Re: help with nutch-site configuration
Hi Amit, I do not exactly understand your question. Do you want to know why half of url's are not fetched ? You need to take a look at (readdb -stats) to find out the statistics and take a dump of the content, check the url's which are not fetched and see what is the protocolStatus of those url's are. I previously noticed inconsistency between fetchStatus and protocolStatus. AFAIK, the successfully parsed pages are sent to Solr. If you want check more, you can check the parse status in the dump and logs for any parse errors.

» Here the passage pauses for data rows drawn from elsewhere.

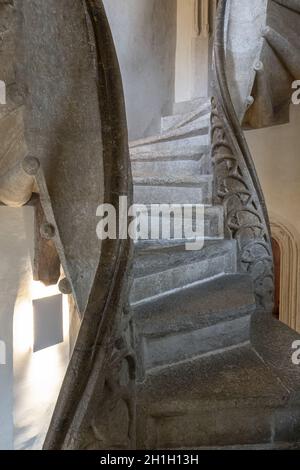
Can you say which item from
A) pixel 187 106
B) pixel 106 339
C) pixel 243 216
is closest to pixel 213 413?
pixel 106 339

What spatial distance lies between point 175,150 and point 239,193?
691 mm

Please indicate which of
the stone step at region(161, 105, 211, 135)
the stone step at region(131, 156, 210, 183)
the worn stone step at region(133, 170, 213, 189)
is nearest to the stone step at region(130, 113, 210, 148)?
the stone step at region(161, 105, 211, 135)

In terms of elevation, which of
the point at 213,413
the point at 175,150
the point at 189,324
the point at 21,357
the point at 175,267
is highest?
the point at 175,150

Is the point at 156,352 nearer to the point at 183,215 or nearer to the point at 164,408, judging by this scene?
the point at 164,408

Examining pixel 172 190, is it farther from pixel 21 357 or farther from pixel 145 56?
pixel 145 56

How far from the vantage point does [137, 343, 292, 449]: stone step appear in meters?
0.98

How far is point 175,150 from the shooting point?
2322mm

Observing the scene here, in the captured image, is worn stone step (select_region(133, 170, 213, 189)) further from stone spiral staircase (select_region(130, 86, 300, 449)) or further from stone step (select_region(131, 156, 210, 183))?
stone spiral staircase (select_region(130, 86, 300, 449))

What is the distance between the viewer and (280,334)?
1402 millimetres

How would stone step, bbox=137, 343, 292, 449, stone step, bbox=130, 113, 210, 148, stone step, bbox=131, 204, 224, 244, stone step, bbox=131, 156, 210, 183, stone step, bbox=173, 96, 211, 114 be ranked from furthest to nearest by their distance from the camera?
stone step, bbox=173, 96, 211, 114 → stone step, bbox=130, 113, 210, 148 → stone step, bbox=131, 156, 210, 183 → stone step, bbox=131, 204, 224, 244 → stone step, bbox=137, 343, 292, 449

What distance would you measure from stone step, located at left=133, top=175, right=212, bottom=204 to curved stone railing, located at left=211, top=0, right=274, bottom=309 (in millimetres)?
106

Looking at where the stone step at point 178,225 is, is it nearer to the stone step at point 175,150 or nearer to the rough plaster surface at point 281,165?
the stone step at point 175,150

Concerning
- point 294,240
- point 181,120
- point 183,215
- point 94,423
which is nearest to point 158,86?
point 181,120

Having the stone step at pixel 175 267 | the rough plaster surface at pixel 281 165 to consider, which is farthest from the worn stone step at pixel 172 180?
the rough plaster surface at pixel 281 165
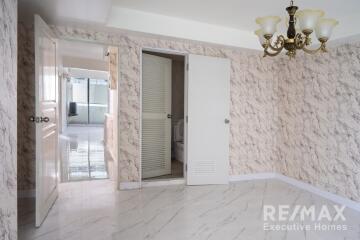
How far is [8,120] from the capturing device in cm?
170

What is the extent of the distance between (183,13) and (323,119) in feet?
8.21

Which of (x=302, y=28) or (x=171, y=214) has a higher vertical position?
(x=302, y=28)

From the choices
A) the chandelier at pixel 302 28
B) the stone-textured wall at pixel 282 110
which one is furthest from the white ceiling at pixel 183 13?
the chandelier at pixel 302 28

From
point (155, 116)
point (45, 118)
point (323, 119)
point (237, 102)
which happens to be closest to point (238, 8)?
point (237, 102)

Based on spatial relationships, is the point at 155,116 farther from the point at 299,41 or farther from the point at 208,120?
the point at 299,41

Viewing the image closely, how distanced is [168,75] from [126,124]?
4.46 ft

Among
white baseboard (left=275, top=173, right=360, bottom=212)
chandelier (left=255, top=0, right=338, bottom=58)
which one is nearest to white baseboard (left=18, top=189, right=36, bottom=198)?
chandelier (left=255, top=0, right=338, bottom=58)

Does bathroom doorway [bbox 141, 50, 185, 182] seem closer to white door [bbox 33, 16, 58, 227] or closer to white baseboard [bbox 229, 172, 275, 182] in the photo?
white baseboard [bbox 229, 172, 275, 182]

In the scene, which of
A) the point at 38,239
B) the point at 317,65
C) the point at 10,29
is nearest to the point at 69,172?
the point at 38,239

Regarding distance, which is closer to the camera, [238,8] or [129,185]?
[238,8]

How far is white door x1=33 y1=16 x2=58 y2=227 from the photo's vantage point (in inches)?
93.2

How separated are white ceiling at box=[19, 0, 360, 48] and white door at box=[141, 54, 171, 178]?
33.6 inches

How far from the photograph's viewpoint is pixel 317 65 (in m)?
3.63

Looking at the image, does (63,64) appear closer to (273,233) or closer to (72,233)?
(72,233)
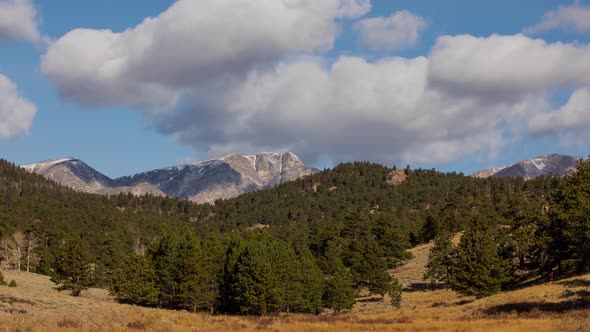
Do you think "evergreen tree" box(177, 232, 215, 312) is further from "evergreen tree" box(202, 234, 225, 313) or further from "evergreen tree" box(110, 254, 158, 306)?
"evergreen tree" box(110, 254, 158, 306)

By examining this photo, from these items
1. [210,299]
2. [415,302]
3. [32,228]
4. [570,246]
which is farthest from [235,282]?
[32,228]

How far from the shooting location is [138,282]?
240 feet

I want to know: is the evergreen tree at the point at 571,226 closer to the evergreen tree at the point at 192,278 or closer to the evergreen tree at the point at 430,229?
the evergreen tree at the point at 192,278

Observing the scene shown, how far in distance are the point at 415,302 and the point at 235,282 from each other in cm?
2947

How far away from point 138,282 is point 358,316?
32851 millimetres

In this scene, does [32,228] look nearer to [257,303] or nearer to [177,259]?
[177,259]

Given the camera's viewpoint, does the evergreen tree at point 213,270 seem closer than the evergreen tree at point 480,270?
No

HTH On Sun, Mar 3, 2013 at 12:22 PM, Amit Sela wrote: > My use case is crawling over ~12MM URLs with depth 1, and indexing them > with Solr. > I use nutch 1.6 and Solr 3.6.2. > I also use metatags plugin to fetch the URL's keywords and description. > > However, I seem to have issues with fetching and indexing into Solr. > Running on a sample of ~120K URLs, results in fetching about half of them > and indexing ~20K... > After trying some configurations that did help but got me to the mentioned > numbers (it was lower before) I'm kinda lost in what's next. > > If anyone works with this use case and can help I'd appreciate. > > These are my current configurations: > > http.agent.name > MyNutchSpider > plugin.includes > > protocol-httpclient|urlfilter-regex|parse-(text|html|tika|metatags|js)|index-(basic|anchor|metadata)|query-(basic|site|url)|response-(json|xml)|summary-basic|scoring-opic|urlnormalizer-(pass) > metatags.names > keywords;Keywords;description;Description > index.parse.md > > metatag.keywords,metatag.Keywords,metatag.description,metatag.Description > db.update.additions.allowed > false > generate.count.mode > domain > partition.url.mode > byDomain > fetcher.queue.mode > byDomain > http.redirect.max > 30 > http.content.limit > 262144 > db.injector.update > true > parse.filter.urls > true > parse.normalize.urls > true > > Thanks! > -- Kiran Chitturi
help with nutch-site configuration
My use case is crawling over ~12MM URLs with depth 1, and indexing them with Solr. I use nutch 1.6 and Solr 3.6.2. I also use metatags plugin to fetch the URL's keywords and description. However, I seem to have issues with fetching and indexing into Solr. Running on a sample of ~120K URLs, results in fetching about half of them and indexing ~20K... After trying some configurations that did help but got me to the mentioned numbers (it was lower before) I'm kinda lost in what's next. If anyone works with this use case and can help I'd appreciate. These are my current configurations: http.agent.name MyNutchSpider plugin.includes protocol-httpclient|urlfilter-regex|parse-(text|html|tika|metatags|js)|index-(basic|anchor|metadata)|query-(basic|site|url)|response-(json|xml)|summary-basic|scoring-opic|urlnormalizer-(pass) metatags.names keywords;Keywords;description;Description index.parse.md metatag.keywords,metatag.Keywords,metatag.description,metatag.Description db.update.additions.allowed false generate.count.mode domain partition.url.mode byDomain fetcher.queue.mode byDomain http.redirect.max 30 http.content.limit 262144 db.injector.update true parse.filter.urls true parse.normalize.urls true Thanks!